Top of Material for the task

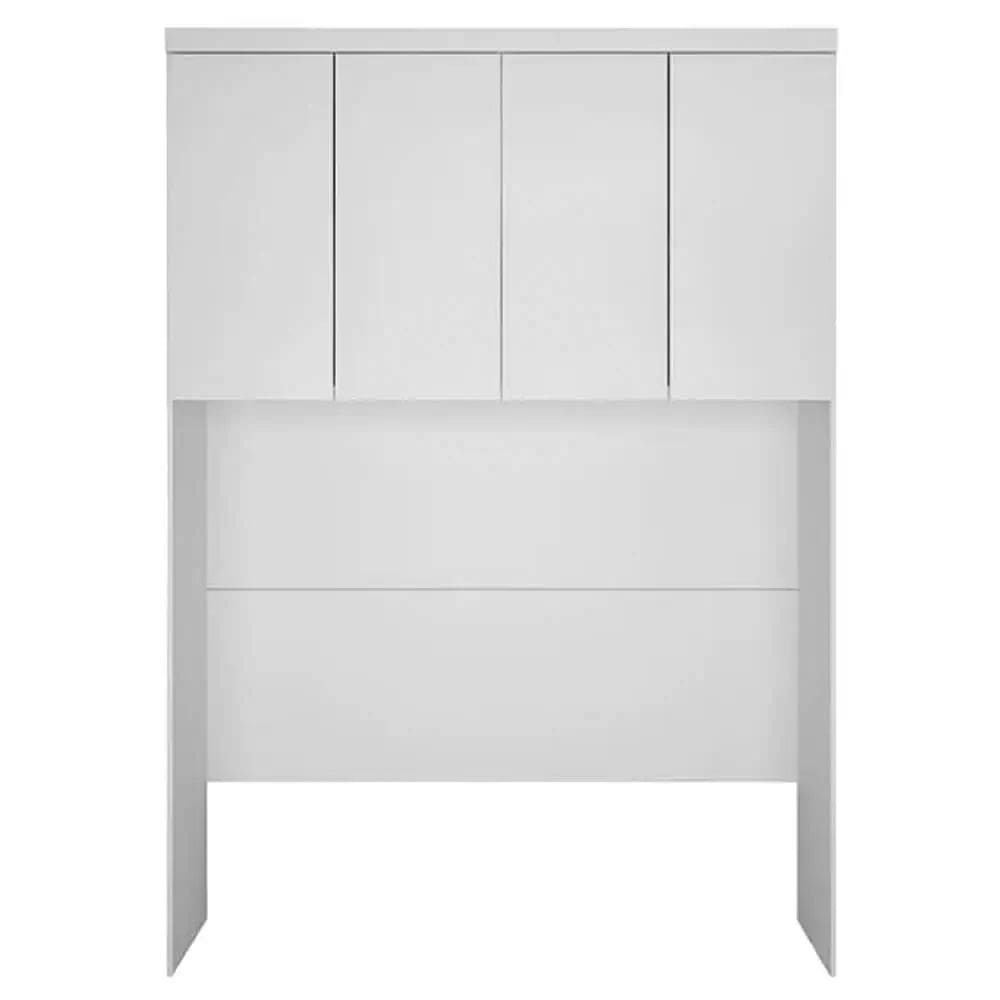 Guarda Roupa Rizon Módulo Aéreo Queen 4 Portas Novo Horizonte Cor Branco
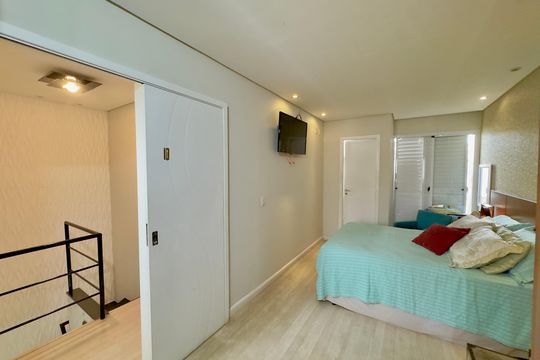 Quarto 2 de casa de condomínio à venda com 3 quartos, 86m² em Parque Renato Maia, Guarulhos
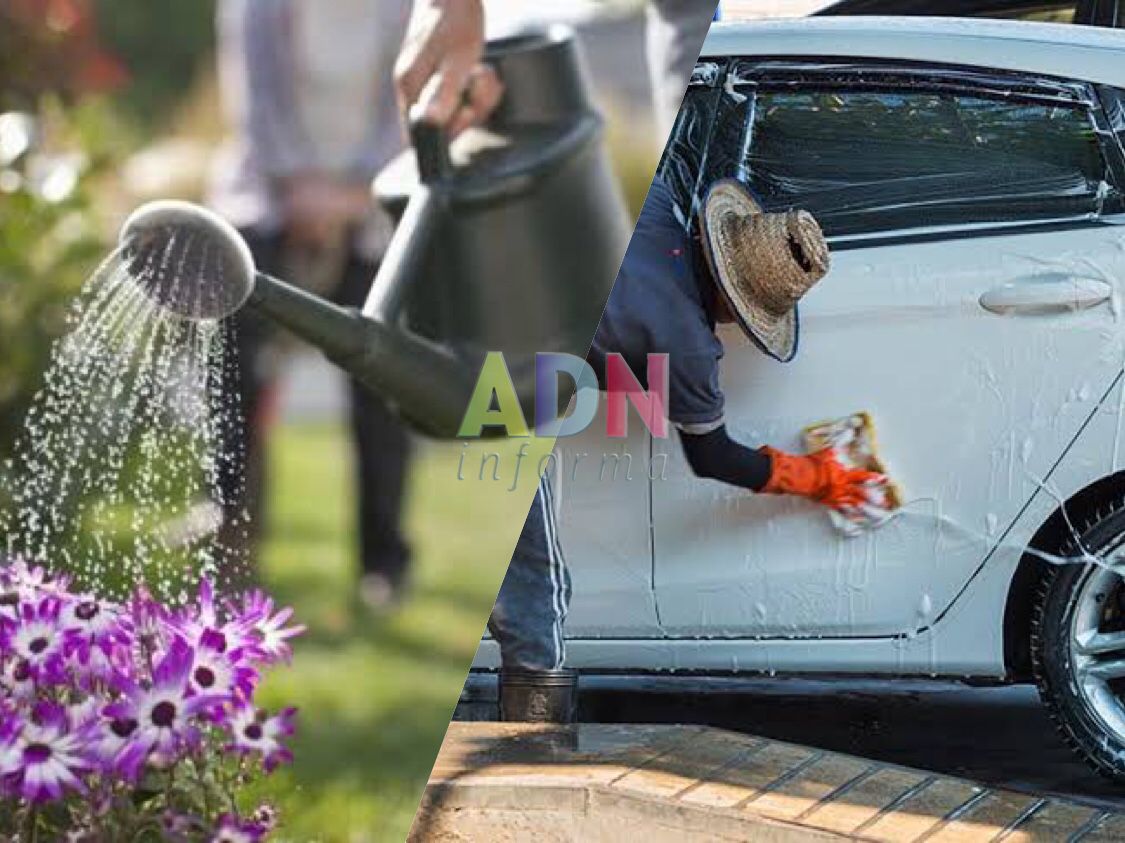 Multa por regar jardines y lavar autos con agua potable en Nuevo León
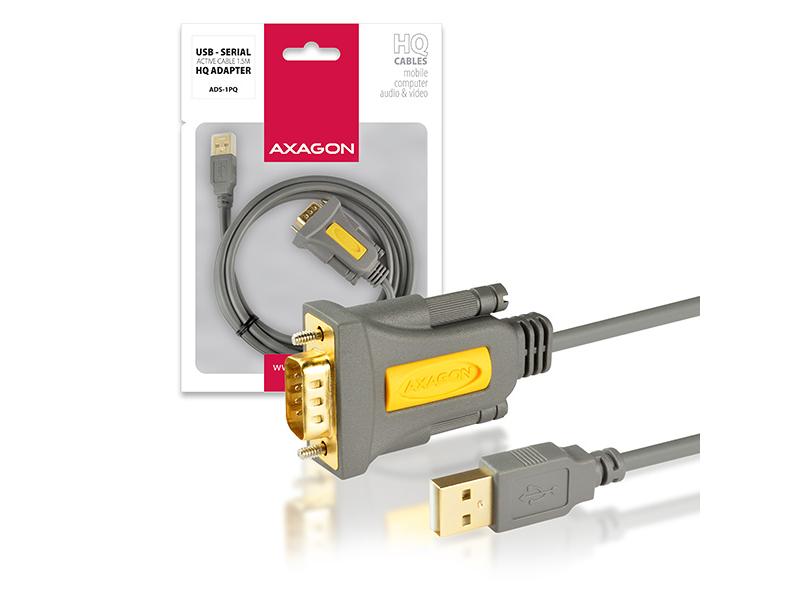 Redukce AXAGON USB2.0 - seriový RS-232 FTDI adapter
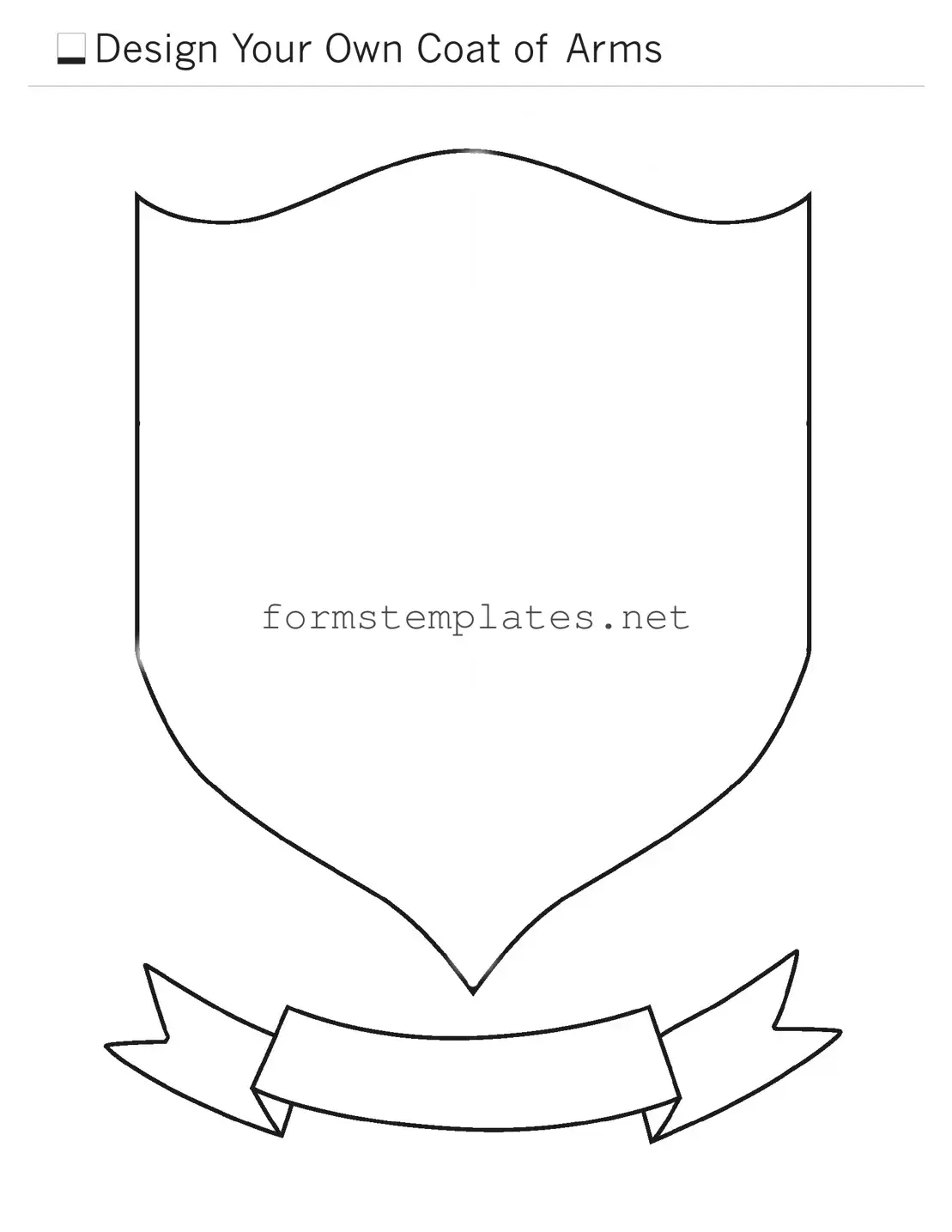 Free Coat Of Arms Template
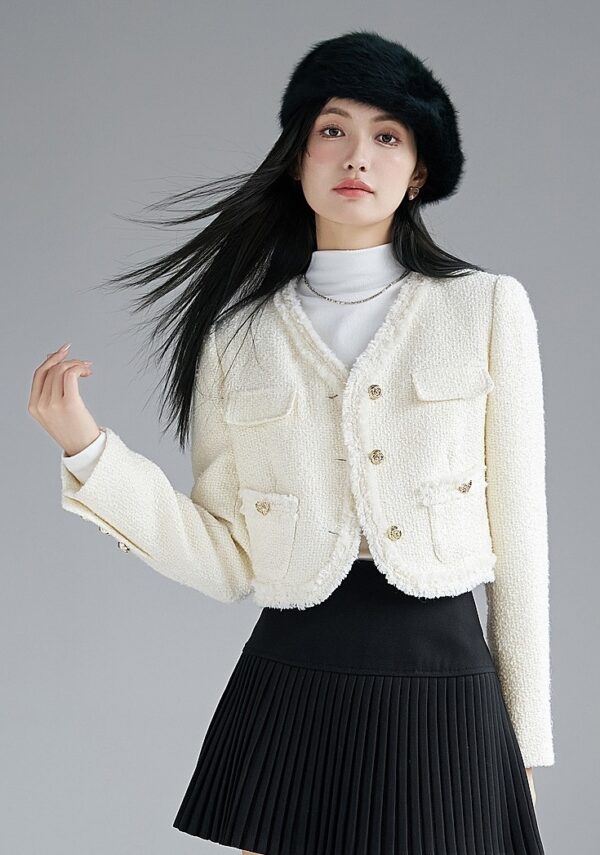 Chic French Style Elegant Winter Jacket - Image 2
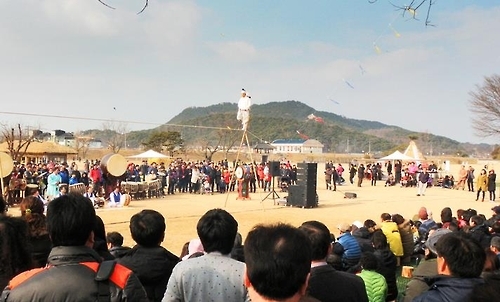 2016년 열린 해미읍성 민속놀이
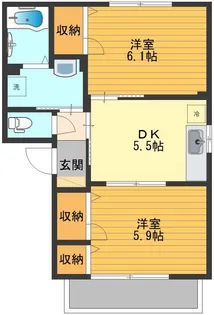 サントゥールA【1階】の間取り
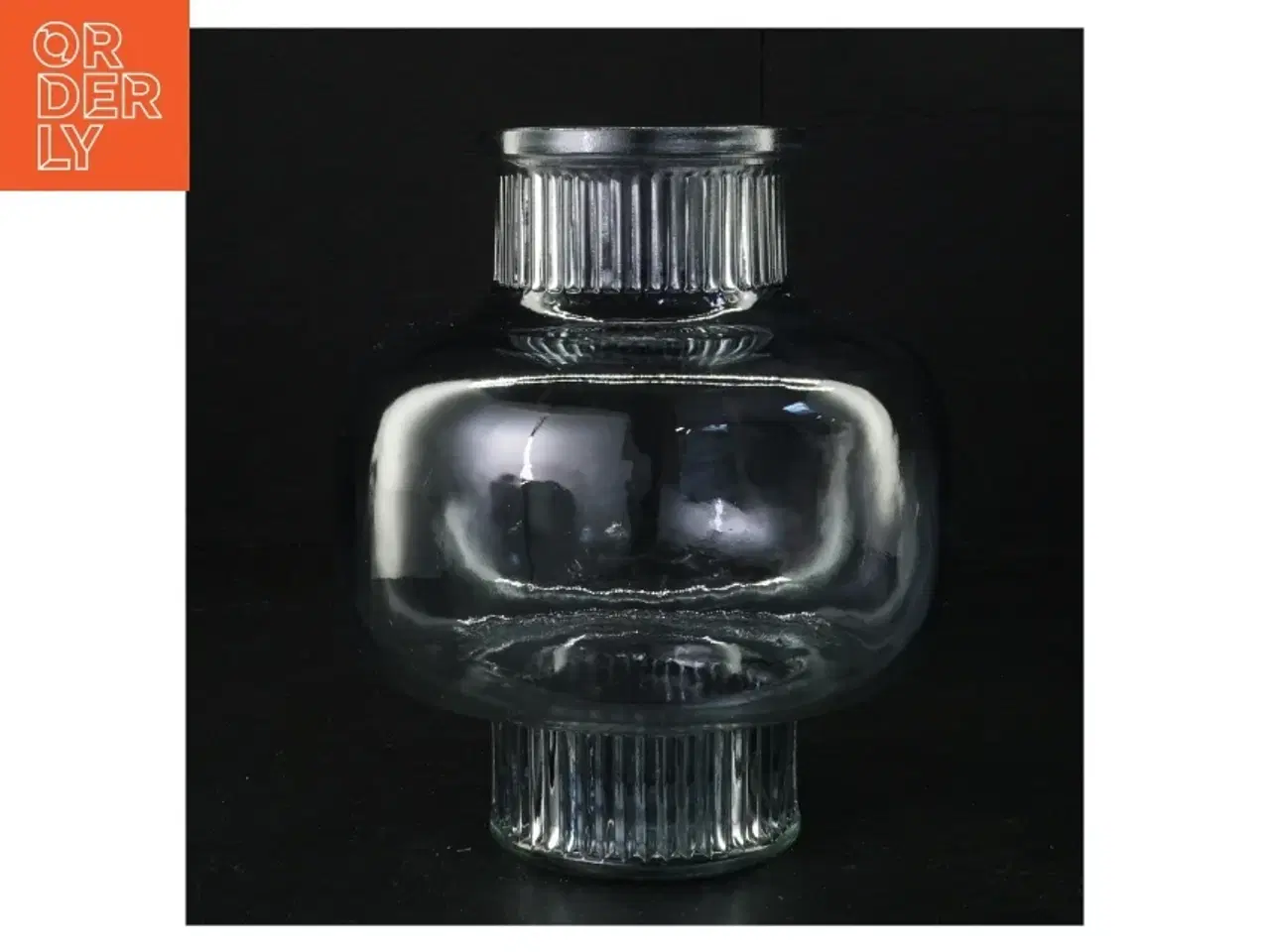 Billede 1 - Glasvase (str. 20 x 18 cm)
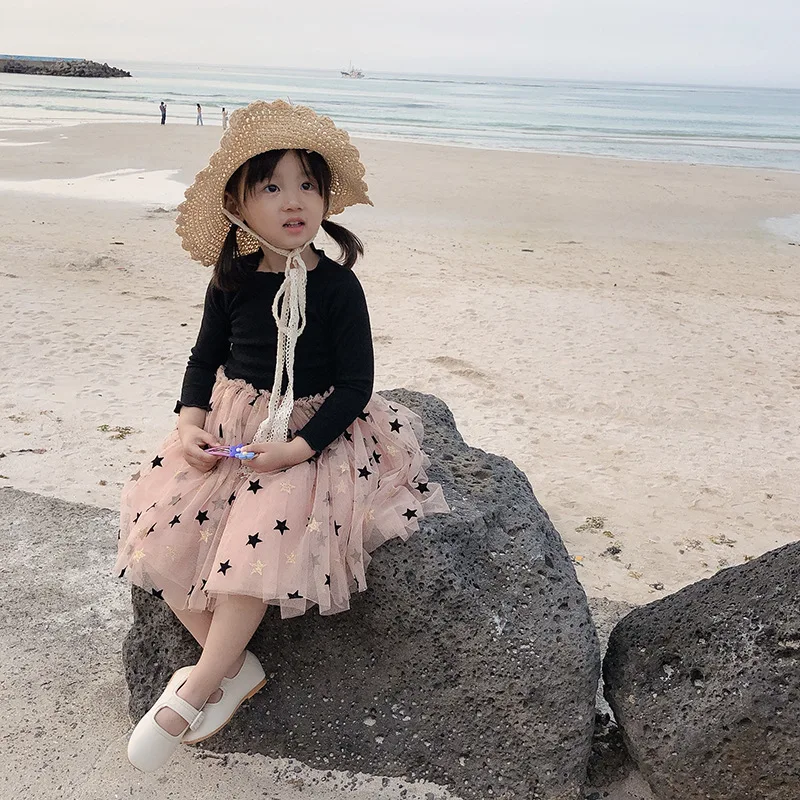 

Star Girl Fall 2019 fashion dress Girls Dresses For Party And Wedding Baby Girl Princess Dress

Bottom of Material for the task

= Required action =
Copy out every line of the material above word for word, leaving out the pictures.

= Your response =
 Guarda Roupa Rizon Módulo Aéreo Queen 4 Portas Novo Horizonte Cor Branco
 Quarto 2 de casa de condomínio à venda com 3 quartos, 86m² em Parque Renato Maia, Guarulhos
 Multa por regar jardines y lavar autos con agua potable en Nuevo León
 Redukce AXAGON USB2.0 - seriový RS-232 FTDI adapter
 Free Coat Of Arms Template
 Chic French Style Elegant Winter Jacket - Image 2
 2016년 열린 해미읍성 민속놀이
 サントゥールA【1階】の間取り
 Billede 1 - Glasvase (str. 20 x 18 cm)

Star Girl Fall 2019 fashion dress Girls Dresses For Party And Wedding Baby Girl Princess Dress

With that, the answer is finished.